What do I do? I'm a professional data wrangler.

My mom’s co-worker scores some free tickets to an NBA game on New Year’s day, so our whole family went.

As my dad and I sat in the family room waiting for my mom and sister, a hockey game came on TV.  It was the “Winter Classic” – an arena had been set up in the football stadium in Pittsburgh so a few thousand extra fans could watch the Penguins be out-skated by the Capitals.

A few hours later, as I sat in my squeaky chair to watch some guys bounce a ball up and down a court, I was struck by the absurdity of pro sports.

Here before me were a few dozen men, each being paid a few million dollars per year.  To toss an orange ball around in front of spectators.  Same with those guys I saw earlier smacking a black piece of rubber with sticks.

They’re good at what they do.  Arguably, they’re among the best at what they do – which is why they play in the NBA or NHL.  And they’re getting paid millions to do it.

Me?  I have some moderate talents in a few areas.  I’m pretty good at crafts and cooking – though I don’t get paid for those.  At my work, I’m a whiz at pulling together complicated schedules to get a number of executives in the same place at the same time.  Oh, and kludging together impressive data, reports, and graphics using Microsoft Office and MS Paint.

I imagined myself in the middle of a packed stadium, brow furrowed as I dig through a complicated-yet-nearly-organized mess of Excel worksheets to find a missing hundred grand from a $12 million budget – as I did earlier that New Year’s day.

The crowds would be cheering and groaning as I deftly adjusted – or misadjusted – formulas with the casual but learned flick of the mouse.

Bright, computerized displays around the perimeter would encourage the fans to chant “Key-board short-cuts!” *clap, clap, clap clap clap*

A few would wear jerseys with my name emblazoned on the back, and the most devoted will have full body paint – in red and lime of course (my favorite colors).

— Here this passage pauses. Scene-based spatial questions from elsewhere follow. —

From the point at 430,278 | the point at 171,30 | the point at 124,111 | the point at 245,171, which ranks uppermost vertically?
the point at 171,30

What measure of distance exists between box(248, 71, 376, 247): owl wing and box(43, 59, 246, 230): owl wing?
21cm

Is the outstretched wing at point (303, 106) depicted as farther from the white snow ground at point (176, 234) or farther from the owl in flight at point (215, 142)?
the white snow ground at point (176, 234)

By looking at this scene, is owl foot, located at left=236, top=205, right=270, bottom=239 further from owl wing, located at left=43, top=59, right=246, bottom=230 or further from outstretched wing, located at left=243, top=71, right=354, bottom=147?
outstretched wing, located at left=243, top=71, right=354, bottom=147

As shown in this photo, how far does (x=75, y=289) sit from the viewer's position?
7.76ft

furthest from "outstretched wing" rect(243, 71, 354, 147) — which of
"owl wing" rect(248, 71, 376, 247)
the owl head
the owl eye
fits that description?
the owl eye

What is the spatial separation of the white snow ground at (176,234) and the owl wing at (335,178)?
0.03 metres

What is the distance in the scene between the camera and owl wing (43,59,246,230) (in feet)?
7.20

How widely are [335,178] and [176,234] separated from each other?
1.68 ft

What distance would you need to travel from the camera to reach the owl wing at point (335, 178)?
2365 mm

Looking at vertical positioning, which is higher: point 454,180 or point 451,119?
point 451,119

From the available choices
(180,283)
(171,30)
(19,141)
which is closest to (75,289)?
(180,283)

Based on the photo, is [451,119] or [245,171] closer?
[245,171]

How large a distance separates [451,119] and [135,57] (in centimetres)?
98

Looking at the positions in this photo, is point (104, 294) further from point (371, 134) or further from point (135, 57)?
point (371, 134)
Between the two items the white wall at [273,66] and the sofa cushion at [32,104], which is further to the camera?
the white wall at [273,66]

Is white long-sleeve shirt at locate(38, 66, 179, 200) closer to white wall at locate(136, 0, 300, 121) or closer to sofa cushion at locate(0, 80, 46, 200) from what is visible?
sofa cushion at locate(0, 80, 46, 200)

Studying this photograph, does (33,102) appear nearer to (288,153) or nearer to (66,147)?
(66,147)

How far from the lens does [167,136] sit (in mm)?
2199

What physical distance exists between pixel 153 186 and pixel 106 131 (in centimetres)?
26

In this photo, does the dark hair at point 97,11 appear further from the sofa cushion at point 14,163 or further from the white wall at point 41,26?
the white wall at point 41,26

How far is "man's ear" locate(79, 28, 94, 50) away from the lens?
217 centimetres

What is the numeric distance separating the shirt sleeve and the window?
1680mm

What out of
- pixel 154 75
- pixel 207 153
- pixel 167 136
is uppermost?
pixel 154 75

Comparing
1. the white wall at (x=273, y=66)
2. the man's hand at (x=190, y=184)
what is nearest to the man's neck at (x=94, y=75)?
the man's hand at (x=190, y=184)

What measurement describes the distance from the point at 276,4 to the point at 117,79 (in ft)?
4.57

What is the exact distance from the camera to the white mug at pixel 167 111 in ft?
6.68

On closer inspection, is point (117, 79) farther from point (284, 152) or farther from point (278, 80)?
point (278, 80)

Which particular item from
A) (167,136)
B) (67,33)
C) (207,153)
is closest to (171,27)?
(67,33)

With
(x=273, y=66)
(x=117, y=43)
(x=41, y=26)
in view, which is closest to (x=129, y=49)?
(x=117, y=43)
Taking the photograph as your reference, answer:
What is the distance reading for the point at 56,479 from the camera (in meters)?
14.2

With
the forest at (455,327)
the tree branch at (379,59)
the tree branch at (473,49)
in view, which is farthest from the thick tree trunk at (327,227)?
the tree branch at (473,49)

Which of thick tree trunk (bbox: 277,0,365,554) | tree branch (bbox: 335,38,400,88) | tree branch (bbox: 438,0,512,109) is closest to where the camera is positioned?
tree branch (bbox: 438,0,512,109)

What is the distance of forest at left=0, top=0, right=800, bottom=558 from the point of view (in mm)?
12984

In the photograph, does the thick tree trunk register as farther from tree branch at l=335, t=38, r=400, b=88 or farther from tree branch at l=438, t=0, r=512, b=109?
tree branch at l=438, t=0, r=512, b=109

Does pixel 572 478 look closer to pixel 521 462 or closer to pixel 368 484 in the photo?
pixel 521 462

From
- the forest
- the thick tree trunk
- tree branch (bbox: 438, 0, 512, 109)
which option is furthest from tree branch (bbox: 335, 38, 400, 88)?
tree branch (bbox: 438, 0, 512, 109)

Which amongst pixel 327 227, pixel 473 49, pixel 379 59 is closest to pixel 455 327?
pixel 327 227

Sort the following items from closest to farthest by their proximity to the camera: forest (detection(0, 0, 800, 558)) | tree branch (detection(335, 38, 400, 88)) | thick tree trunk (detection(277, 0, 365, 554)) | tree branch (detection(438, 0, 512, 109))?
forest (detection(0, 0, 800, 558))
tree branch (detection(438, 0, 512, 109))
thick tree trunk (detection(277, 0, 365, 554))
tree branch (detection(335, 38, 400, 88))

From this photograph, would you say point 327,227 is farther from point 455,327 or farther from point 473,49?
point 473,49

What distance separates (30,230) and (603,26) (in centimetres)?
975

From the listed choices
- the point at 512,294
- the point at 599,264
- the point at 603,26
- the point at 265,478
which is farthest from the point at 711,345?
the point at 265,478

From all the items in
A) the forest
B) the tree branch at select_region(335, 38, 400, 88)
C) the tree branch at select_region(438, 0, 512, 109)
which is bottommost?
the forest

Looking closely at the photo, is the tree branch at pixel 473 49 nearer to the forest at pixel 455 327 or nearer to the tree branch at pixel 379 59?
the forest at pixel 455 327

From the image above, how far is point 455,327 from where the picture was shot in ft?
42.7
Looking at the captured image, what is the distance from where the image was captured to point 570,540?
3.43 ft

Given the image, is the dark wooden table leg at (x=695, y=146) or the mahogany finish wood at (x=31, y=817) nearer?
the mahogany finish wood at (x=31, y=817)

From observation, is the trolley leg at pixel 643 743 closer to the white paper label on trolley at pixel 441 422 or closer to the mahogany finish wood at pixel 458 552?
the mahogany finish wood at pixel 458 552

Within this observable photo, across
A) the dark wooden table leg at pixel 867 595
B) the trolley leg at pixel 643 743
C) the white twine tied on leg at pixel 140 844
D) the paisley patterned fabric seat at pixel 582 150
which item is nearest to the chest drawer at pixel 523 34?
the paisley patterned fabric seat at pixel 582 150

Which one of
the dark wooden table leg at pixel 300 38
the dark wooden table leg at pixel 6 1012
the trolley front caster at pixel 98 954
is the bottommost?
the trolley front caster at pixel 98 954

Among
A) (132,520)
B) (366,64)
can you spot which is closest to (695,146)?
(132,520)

Hundreds of people would have jobs due to me – selling over-priced jerseys and tubs of stale popcorn, filming the action to be projected on the JumboTron, coaching and managing my career, and dancing in spandex during my snack breaks.

Some would chatter in stands about how they’ve followed me from the early days and knew my strategies.  “Oh, see?  She’s setting up an extra sheet for manually checking the 400 accounts.  That’s her M-O.  It would be tedious for most, but- Wow!  Nice!  She’s sorting by sub-account numbers and departments to find the discrepancies on the summary sheet!  Brilliant!”

And at the end, I’d give an interview for the local news station from the locker room – “It was tough, you know?  You spend hours setting up the master sheet and never know what’ll happen when you ask folks to fill in the numbers.  But, you know, I just kept my head and slow and steadfast progress pulled me through.  I think we’ll be ready to face the board of directors.” – and pull my Hummer out of my assigned parking space to head home to my multi-million dollar loft.

The difference between my performance and those athletes is that at the end I’ve created something usable that will impact the lives of thousands of our customers.  They’ve entertained a crowd – for $50 a head plus $10 for parking.

Don’t get me wrong, I enjoy sports – probably more than your average female – and I was cheering as loud as everyone else when we had a particularly impressive assist.

Maybe the reason everyday people aren’t acknowledged for their talents and abilities is simply because we don’t have an arena to perform in.